Mansur also presented "Still Life," a much more satisfying work in both its structure and execution. "Still Life" consisted of three improvised solos with a sound improvisation by Zarwell and a video backdrop by Todd Clark. Marcy Schlissel, costumed in bright yellow, began the piece by entering with an armful of lemons. She promptly dropped them all and they remained on the stage throughout the piece -- creating a still life installation. Schlissel seemed to be negotiating a way to put all the lemons back in her arms until she found a lemon hidden away in her pocket. With a wry smile, she pulled it out satisfied, as were we. In the second solo, Mare Hieronimus, draped in an electric blue, explored the tension created by her manipulations of a long piece of color-coordinated rope. The line and design created by Hieronimus were welcome additions to the evening of dance. The third soloist, Mansur, entered in a stunning feathery, red dress and matching scarf. Mansur gave the most riveting performance -- largely by standing still (the piece is called "Still Life" after all!). The power of stillness is often under-estimated, but Mansur definitely knows how to harness it. She spent a large portion of her solo standing just left of center-stage, regal in her red dress, and hinting at a Mona Lisa-esque smile. After I'd stared at her bewitching expression for quite a while, her confident stance drew my focus to her feet, which seemed rooted to the ground by countless lines of energy. Upon returning my attention to her face, I was struck by the realization that her head was now tilted and twisted upward -- a radical change that I never saw happen. It was a startling and thoroughly satisfying moment.

This performance marked a return to the stage by veteran dancer/choreographer Lesa McLaughlin. After a hiatus of several years, McLaughlin has resurrected her energetic and physically demanding dance style.
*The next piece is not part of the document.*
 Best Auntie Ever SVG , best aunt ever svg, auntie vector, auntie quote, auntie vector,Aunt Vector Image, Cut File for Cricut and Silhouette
She places the most demands on herself in her solo "Torn," using what appear to be two pieces of bright red fabric as a support system and as a visual representation of feeling divided between two forces. In a showcase for her amazing strength and control, she winds, weaves, and whirls herself into and around the fabric. By the end of the piece, she was exhausted by her struggle and walked away holding onto one piece of the fabric. As she pulled on the fabric, it became clear that the "two" pieces were actually one long piece folded in half. She finished the dance by pulling the fabric from its ceiling support, as it landed to the floor as one piece. What was "torn" was now one, but forever altered by the experience. Although McLaughlin performed quite admirably, a greater sense of desperation and anxiety would have made the performance more convincing. The music, supplied by The Fireman, was unremarkable, but also welcomingly and appropriately non-melodramatic.

McLaughlin also presented two group works, "Out of the Blue" and "Moving You." While these pieces offered plenty of challenges in the way of partnering and constantly changing directional facings, the overall performance was muted by choreographic incoherence and lack of depth in its performance. I got the feeling that the pieces were "about" something, but the message was not communicated. For example, "Out of the Blue" started with a series of duets: The dancers sequentially replaced each other in a duet during intermittent blackouts, which created an illusion of one long, unbroken duet. Following the duets, the five dancers performed a long, unison section but showed no obvious connection or relationship between each other. What started as a powerful series of building blocks fizzled into a section of five dancers presenting the same movement at the same time, but with no sense of the comfort or strength that this community could have provided.